Palmitoyltransferase ZDHHC3 is essential for the oncogenic activity of PML/RARα in acute promyelocytic leukemia.

The oncogenic fusion protein promyelocytic leukemia/retinoic acid receptor alpha (PML/RARα) is critical for acute promyelocytic leukemia (APL). PML/RARα initiates APL by blocking the differentiation and increasing the self-renewal of leukemic cells. The standard clinical therapies all-trans retinoic acid (ATRA) and arsenic trioxide (ATO), which induce PML/RARα proteolysis, have dramatically improved the prognosis of APL patients.
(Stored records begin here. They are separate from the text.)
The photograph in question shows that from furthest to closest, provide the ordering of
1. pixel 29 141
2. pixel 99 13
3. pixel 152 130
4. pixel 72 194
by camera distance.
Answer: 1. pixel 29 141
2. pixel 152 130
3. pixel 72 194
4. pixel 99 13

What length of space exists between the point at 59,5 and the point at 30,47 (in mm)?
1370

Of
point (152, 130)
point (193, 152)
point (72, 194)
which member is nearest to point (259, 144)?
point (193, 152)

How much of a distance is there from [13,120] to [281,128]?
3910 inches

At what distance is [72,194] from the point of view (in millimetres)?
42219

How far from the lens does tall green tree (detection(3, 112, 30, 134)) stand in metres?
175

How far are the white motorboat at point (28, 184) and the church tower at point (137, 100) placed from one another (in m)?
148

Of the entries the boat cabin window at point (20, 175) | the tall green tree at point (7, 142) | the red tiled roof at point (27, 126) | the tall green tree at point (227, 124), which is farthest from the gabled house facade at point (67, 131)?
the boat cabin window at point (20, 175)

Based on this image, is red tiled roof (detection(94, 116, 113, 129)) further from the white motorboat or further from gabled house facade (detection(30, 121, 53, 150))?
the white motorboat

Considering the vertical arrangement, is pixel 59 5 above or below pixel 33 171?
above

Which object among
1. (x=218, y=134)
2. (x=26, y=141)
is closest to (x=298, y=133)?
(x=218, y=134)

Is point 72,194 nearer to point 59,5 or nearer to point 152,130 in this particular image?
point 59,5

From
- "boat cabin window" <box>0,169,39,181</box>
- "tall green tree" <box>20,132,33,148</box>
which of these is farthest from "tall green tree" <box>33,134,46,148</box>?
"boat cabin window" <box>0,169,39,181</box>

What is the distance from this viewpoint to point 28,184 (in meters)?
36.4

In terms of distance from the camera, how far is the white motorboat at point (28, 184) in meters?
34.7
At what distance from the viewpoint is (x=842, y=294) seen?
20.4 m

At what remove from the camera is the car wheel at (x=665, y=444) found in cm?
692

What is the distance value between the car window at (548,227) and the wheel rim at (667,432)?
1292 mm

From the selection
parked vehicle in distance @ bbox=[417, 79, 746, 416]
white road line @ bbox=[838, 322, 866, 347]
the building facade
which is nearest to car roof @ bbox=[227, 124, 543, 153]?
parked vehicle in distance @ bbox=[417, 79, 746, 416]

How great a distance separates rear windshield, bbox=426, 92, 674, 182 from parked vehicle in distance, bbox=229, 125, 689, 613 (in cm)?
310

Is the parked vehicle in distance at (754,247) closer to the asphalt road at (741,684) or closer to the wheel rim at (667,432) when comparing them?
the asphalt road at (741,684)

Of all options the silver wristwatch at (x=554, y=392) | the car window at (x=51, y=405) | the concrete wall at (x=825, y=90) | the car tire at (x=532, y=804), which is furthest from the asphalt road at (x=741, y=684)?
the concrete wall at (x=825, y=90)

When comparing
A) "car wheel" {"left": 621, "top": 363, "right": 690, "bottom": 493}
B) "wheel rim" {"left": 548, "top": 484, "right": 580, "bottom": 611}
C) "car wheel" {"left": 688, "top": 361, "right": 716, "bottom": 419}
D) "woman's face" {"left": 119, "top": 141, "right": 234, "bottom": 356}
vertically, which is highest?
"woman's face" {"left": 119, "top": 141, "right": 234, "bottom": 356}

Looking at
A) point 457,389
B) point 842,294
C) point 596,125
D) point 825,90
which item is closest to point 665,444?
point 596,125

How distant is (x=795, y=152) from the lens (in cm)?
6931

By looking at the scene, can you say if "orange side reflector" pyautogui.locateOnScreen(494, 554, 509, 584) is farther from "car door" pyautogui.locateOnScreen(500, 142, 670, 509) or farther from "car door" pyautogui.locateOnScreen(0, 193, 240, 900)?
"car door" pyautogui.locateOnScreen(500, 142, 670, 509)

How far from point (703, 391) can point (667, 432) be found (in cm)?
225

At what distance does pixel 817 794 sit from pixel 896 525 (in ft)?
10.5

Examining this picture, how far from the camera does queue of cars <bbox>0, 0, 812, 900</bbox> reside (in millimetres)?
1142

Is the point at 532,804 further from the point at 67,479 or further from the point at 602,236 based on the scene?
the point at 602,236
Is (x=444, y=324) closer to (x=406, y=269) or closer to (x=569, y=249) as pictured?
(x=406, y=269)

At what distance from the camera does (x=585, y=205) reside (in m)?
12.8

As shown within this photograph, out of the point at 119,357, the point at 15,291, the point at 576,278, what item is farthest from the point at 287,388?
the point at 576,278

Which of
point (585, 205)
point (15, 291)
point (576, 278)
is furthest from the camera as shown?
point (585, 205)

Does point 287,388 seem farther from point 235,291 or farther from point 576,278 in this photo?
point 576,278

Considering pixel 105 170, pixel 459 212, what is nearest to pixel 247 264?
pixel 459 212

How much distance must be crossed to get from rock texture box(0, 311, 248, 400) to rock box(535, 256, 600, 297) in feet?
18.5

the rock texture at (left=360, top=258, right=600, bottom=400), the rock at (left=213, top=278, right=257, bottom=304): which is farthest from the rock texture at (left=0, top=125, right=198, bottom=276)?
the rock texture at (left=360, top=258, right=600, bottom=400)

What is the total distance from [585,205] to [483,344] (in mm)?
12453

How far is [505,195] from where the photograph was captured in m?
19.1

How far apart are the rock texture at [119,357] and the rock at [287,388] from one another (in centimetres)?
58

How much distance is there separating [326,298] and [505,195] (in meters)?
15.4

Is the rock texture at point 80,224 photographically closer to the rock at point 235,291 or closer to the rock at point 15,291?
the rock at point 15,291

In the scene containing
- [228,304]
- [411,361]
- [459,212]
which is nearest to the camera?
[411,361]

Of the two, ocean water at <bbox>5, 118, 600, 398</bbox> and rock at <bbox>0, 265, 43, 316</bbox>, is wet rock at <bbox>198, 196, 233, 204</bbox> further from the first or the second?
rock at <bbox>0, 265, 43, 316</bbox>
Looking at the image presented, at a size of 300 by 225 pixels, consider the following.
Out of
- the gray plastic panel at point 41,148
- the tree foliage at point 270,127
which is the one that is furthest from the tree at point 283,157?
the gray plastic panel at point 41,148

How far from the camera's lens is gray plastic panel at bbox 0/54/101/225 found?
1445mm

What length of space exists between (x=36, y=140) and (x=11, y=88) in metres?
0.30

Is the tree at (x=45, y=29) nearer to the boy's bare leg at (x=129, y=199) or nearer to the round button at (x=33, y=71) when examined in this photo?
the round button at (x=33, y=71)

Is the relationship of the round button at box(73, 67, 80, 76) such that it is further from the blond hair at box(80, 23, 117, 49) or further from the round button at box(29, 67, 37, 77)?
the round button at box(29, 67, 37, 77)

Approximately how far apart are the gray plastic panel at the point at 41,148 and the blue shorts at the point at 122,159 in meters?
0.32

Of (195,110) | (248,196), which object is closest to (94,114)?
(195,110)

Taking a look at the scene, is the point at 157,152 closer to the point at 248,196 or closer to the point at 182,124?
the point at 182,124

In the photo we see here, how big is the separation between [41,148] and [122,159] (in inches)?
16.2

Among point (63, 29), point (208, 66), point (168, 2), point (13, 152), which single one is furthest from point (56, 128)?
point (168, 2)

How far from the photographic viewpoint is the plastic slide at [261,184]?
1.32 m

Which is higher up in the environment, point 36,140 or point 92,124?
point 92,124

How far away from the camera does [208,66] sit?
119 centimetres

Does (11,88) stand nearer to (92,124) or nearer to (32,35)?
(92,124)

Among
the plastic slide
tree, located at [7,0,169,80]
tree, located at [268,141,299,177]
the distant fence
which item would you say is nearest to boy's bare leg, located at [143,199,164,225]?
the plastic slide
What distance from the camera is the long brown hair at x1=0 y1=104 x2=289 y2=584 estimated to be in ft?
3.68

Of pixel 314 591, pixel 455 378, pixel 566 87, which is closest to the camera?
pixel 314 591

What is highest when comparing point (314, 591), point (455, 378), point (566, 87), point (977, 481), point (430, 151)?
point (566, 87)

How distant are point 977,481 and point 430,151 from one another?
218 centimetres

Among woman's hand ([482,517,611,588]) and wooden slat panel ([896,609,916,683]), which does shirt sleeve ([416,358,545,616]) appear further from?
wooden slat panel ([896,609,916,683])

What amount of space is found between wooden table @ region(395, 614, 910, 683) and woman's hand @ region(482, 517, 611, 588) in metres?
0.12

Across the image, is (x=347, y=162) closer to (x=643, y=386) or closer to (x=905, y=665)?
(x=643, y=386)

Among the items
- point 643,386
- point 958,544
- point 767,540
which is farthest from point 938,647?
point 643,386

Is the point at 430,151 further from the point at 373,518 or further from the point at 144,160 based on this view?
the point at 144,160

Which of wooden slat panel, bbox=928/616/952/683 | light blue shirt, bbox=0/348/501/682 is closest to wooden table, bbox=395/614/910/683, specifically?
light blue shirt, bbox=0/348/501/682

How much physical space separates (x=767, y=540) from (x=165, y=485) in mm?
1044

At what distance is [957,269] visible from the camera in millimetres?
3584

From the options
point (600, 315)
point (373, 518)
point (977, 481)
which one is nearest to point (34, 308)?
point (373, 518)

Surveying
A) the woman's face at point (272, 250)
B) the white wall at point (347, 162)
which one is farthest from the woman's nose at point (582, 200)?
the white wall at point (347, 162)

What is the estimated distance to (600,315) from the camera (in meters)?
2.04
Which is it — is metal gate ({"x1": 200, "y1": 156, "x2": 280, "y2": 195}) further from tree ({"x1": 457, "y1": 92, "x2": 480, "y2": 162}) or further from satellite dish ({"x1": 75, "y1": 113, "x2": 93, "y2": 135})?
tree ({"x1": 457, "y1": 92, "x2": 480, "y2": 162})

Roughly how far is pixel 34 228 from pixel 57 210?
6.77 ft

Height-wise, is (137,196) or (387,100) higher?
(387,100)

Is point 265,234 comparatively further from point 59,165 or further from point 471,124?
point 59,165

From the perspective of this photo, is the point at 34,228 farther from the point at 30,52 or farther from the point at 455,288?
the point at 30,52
However, the emergence of mutations conferring resistance to ATRA and ATO has created challenges in the treatment of APL patients. Exploring pathways that modulate the oncogenic activity of PML/RARα could help develop novel therapeutic strategies for APL, particularly for drug-resistant APL. Herein, we demonstrated for the first time that palmitoylation of PML/RARα was a critical determinant of its oncogenic activity. PML/RARα palmitoylation was found to be catalyzed mainly by the palmitoyltransferase ZDHHC3. Mechanistically, ZDHHC3-mediated palmitoylation regulated the oncogenic transcriptional activity of PML/RARα and APL pathogenesis. The knockdown or overexpression of ZDHHC3 had respective effects on the expression of proliferation- and differentiation-related genes. Consistently, the depletion or inhibition of ZDHHC3 could significantly arrest the malignant progression of APL, particularly drug-resistant APL, whereas ZDHHC3 overexpression appeared to have a promoting effect on the malignant progression of APL. Thus, our study not only reveals palmitoylation as a novel regulatory mechanism that modulates PML/RARα oncogenic activity but also identifies ZDHHC3 as a potential therapeutic target for APL, including drug-resistant APL.